Turning to his audience Starkloff showered praise on them.

“Now this community has been at the leading edge of systems thinking. It’s about how you approached your automated test and automated measurement applications with a software based systems platform, and in doing so created all sorts of solutions to long standing problems.”

“From day one, NI has had a systems perspective, connecting a system if instruments through software and GPIB,” he continued. “We chose to create an open platform because we believe that you as a community can create the best solutions, and you know we were right and you did.”

“And as you did we learnt from you and we iterated on our platform year after year often learning about applications we did not even imagine. You showed us how to use LabVIEW and a data acquisition board could be used to measure and prevent head trauma. You showed us how PXI and TestStand could be used to build a high performance ATE system, and as we learned from you we invested our time, passion and literally billions of dollars to continue to build the most powerful systems platform on the planet”

It’s an open platform to remove constraints,” Starkloff explained.
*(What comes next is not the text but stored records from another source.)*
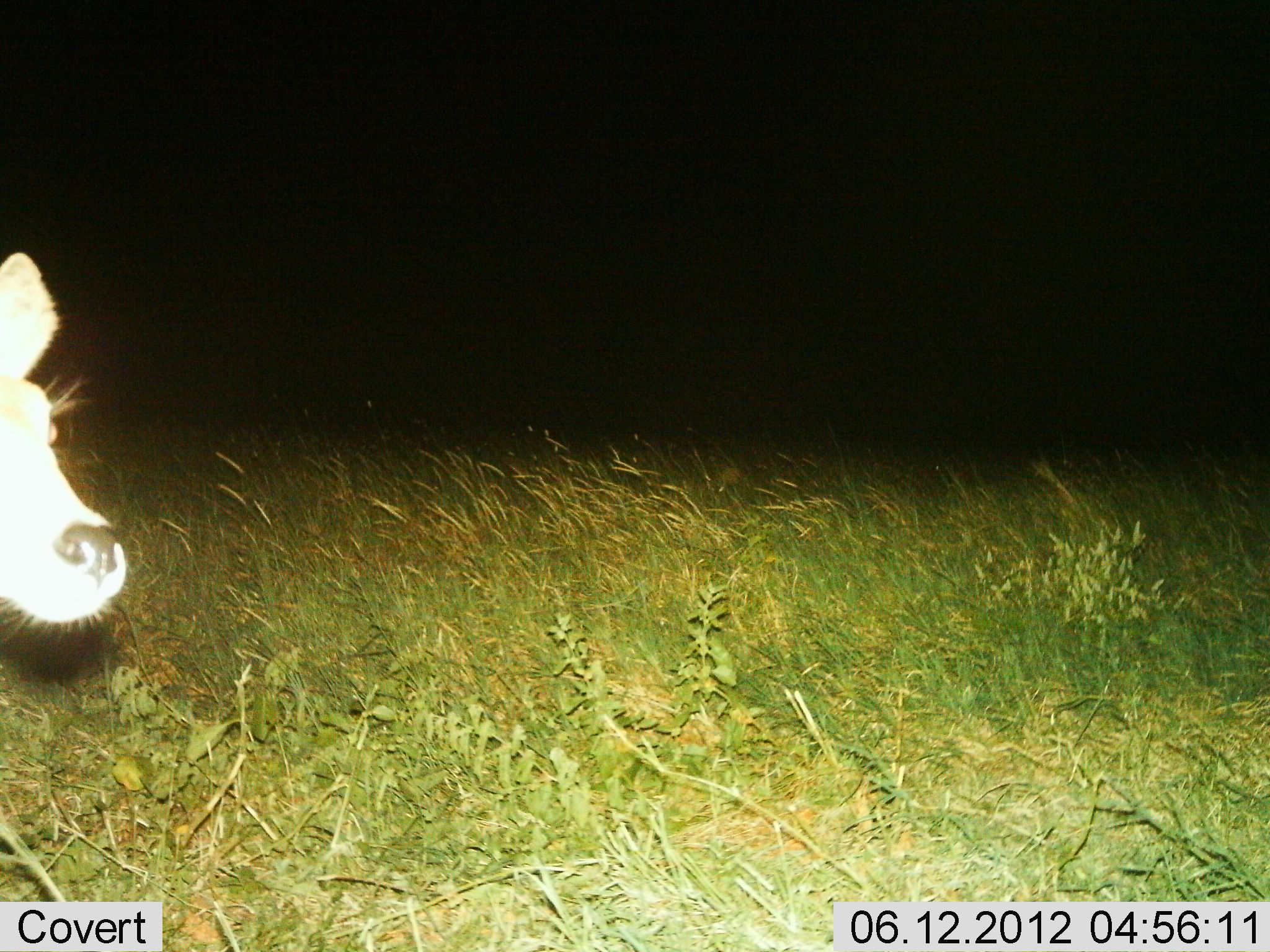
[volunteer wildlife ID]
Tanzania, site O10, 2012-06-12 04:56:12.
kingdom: Animalia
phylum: Chordata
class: Mammalia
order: Artiodactyla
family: Bovidae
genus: Redunca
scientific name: Redunca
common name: reedbuck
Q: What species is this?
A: Reedbuck (Redunca).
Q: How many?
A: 1.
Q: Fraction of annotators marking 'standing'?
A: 80%.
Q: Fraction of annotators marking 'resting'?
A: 0%.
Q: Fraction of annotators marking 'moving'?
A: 20%.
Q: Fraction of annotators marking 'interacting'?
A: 0%.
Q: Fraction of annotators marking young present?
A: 0%.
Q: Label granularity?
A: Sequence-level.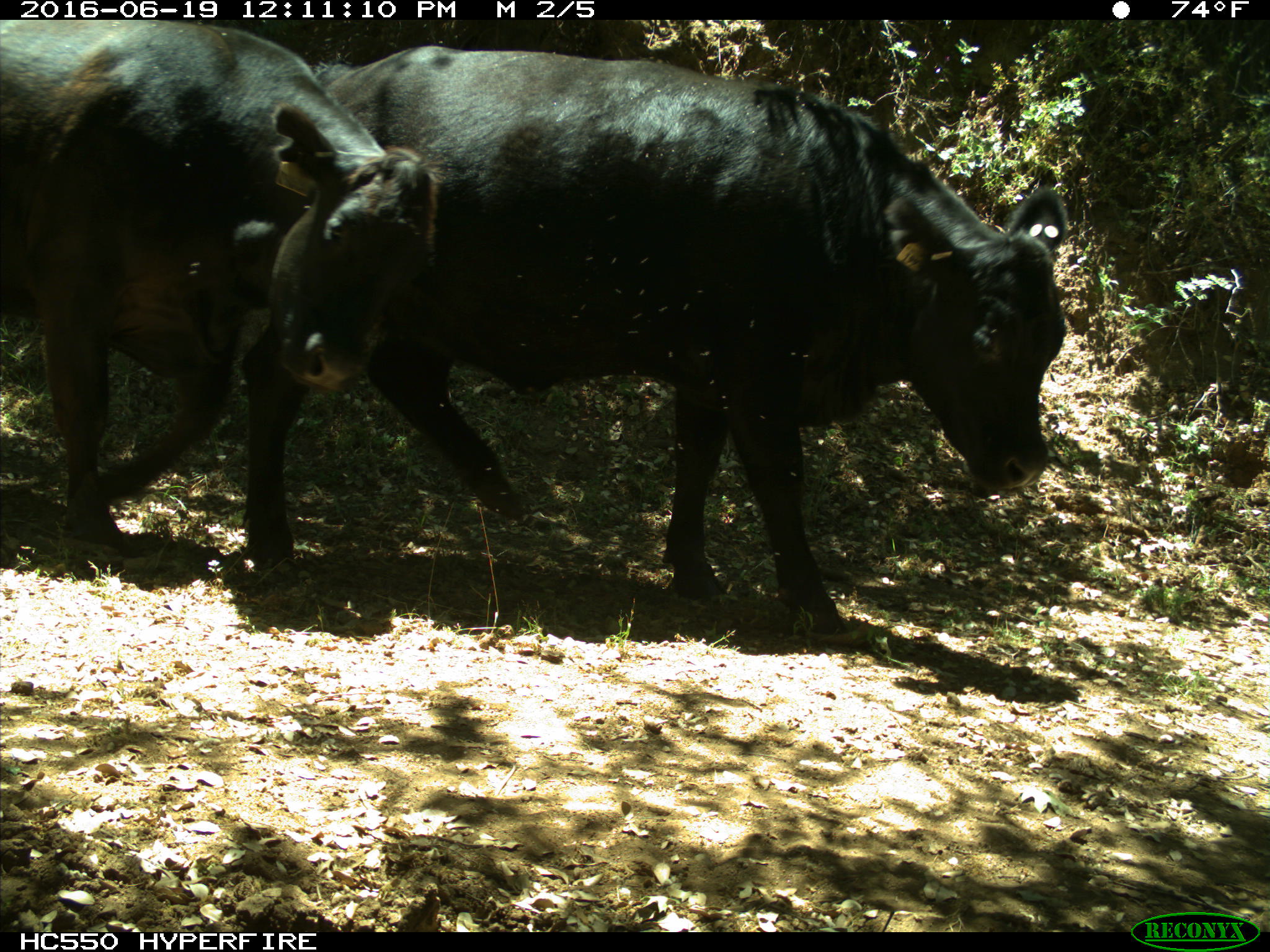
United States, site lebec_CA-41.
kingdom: Animalia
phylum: Chordata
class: Mammalia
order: Artiodactyla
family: Bovidae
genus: Bos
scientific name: Bos taurus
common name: domestic cow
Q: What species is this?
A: Bos taurus (domestic cow).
To prevent you getting stuck or boxed in, and enabling you to use your creativity to build exactly what you need.”

And yet, as Starkloff pointed out there is more than one way to get boxed in. Sometimes it’s just a lack of imagination, or maybe not having the inspiration or courage to tackle tough problems that make the world a better place.

He used his epiphany to ask delegates what inspired them to follow engineering. For Starkloff it was the early personal computers, OpenNet, and the Space Shuttle.

It conjured a compelling future based on technology, and one which maybe we have not fulfilled as well as we might - yet.

“Along the way we have traded in our flying cars for new emojis, instead of gazing up at the stars, we now stare down at our phones.”

“Some of the smartest people in the world are working on technologies for algorithmic trading or social media platforms or better ways to deliver online advertising, instead of figuring out how to get to Mars, or how to cure cancer or develop autonomous cars.” said Starkloff, more in sorrow than anger. “The engineered world has things that both improve our lives and things that distract from them.”

“We have an awesome opportunity in front of us,” he encouraged and challenged delegates. “I believe in that future we imagined and know this community does too, and we can solve those tough problems.”

“You do the real engineering that the world so badly needs, taking a different approach, challenging the status quo, and coming up with new solutions to really hard problems.”

“Like testing electric parts of cars with machine learning, or using real time measurements to prove out new types of transportation like Hyperloop, or lowering cost of semiconductor test using advanced analytics.”

“The work that you do not is not always understood, not necessarily completely appreciated, but it is significant, the work you do enables the best parts of our engineering world and the work you and the problems you solve inspire the next generation of engineers.